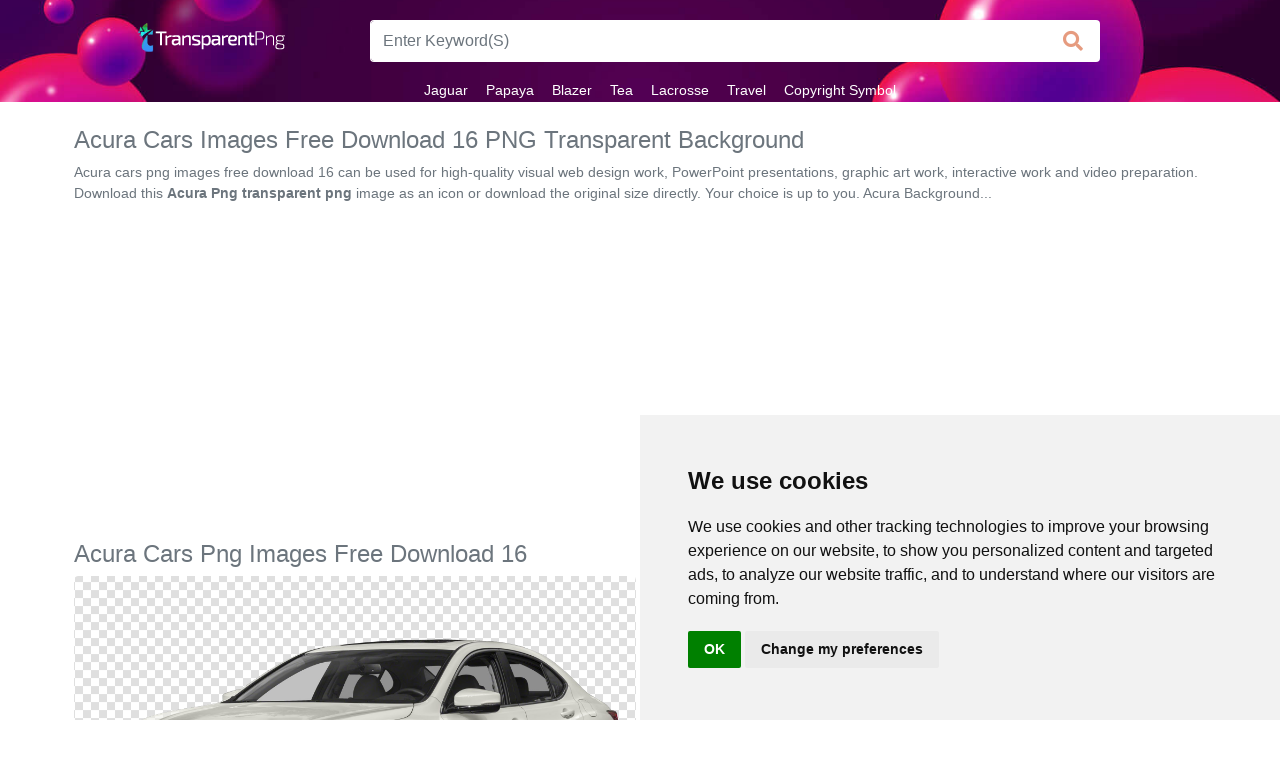

--- FILE ---
content_type: text/html; charset=utf-8
request_url: https://www.google.com/recaptcha/api2/aframe
body_size: 267
content:
<!DOCTYPE HTML><html><head><meta http-equiv="content-type" content="text/html; charset=UTF-8"></head><body><script nonce="PSLKQlos1KBkSwDSPmJfFA">/** Anti-fraud and anti-abuse applications only. See google.com/recaptcha */ try{var clients={'sodar':'https://pagead2.googlesyndication.com/pagead/sodar?'};window.addEventListener("message",function(a){try{if(a.source===window.parent){var b=JSON.parse(a.data);var c=clients[b['id']];if(c){var d=document.createElement('img');d.src=c+b['params']+'&rc='+(localStorage.getItem("rc::a")?sessionStorage.getItem("rc::b"):"");window.document.body.appendChild(d);sessionStorage.setItem("rc::e",parseInt(sessionStorage.getItem("rc::e")||0)+1);localStorage.setItem("rc::h",'1768441013291');}}}catch(b){}});window.parent.postMessage("_grecaptcha_ready", "*");}catch(b){}</script></body></html>

--- FILE ---
content_type: application/javascript; charset=utf-8
request_url: https://fundingchoicesmessages.google.com/f/AGSKWxVPpJRiLh0BB9moER9t_dmxNKIWPFQW6a-kWcdQzsq_CmchD-QT11ulNmkZC4oXkAyoJOtCqLFuZD286vXNl6oN1BqMWnSYhrg6E6xe9Pk5bjpjUa6VAFMHfPZS2bFZam5eDGI3exUvVPCZpuUZUbV96yPhnncgWZlfOOuentpjhHxenT9dbDh-01aB/_/shared/ad_/ads728x90a./ad_print./480x70_/ads790.
body_size: -1291
content:
window['f7a40f3b-2b3e-4314-99a8-b00317ff9fe6'] = true;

The task: Make an exact copy of the whole listing, but don't bring over any pictures.

Result of the task:
--- FILE ---
content_type: text/html; charset=utf-8
request_url: https://www.google.com/recaptcha/api2/aframe
body_size: 267
content:
<!DOCTYPE HTML><html><head><meta http-equiv="content-type" content="text/html; charset=UTF-8"></head><body><script nonce="PSLKQlos1KBkSwDSPmJfFA">/** Anti-fraud and anti-abuse applications only. See google.com/recaptcha */ try{var clients={'sodar':'https://pagead2.googlesyndication.com/pagead/sodar?'};window.addEventListener("message",function(a){try{if(a.source===window.parent){var b=JSON.parse(a.data);var c=clients[b['id']];if(c){var d=document.createElement('img');d.src=c+b['params']+'&rc='+(localStorage.getItem("rc::a")?sessionStorage.getItem("rc::b"):"");window.document.body.appendChild(d);sessionStorage.setItem("rc::e",parseInt(sessionStorage.getItem("rc::e")||0)+1);localStorage.setItem("rc::h",'1768441013291');}}}catch(b){}});window.parent.postMessage("_grecaptcha_ready", "*");}catch(b){}</script></body></html>

--- FILE ---
content_type: application/javascript; charset=utf-8
request_url: https://fundingchoicesmessages.google.com/f/AGSKWxVPpJRiLh0BB9moER9t_dmxNKIWPFQW6a-kWcdQzsq_CmchD-QT11ulNmkZC4oXkAyoJOtCqLFuZD286vXNl6oN1BqMWnSYhrg6E6xe9Pk5bjpjUa6VAFMHfPZS2bFZam5eDGI3exUvVPCZpuUZUbV96yPhnncgWZlfOOuentpjhHxenT9dbDh-01aB/_/shared/ad_/ads728x90a./ad_print./480x70_/ads790.
body_size: -1291
content:
window['f7a40f3b-2b3e-4314-99a8-b00317ff9fe6'] = true;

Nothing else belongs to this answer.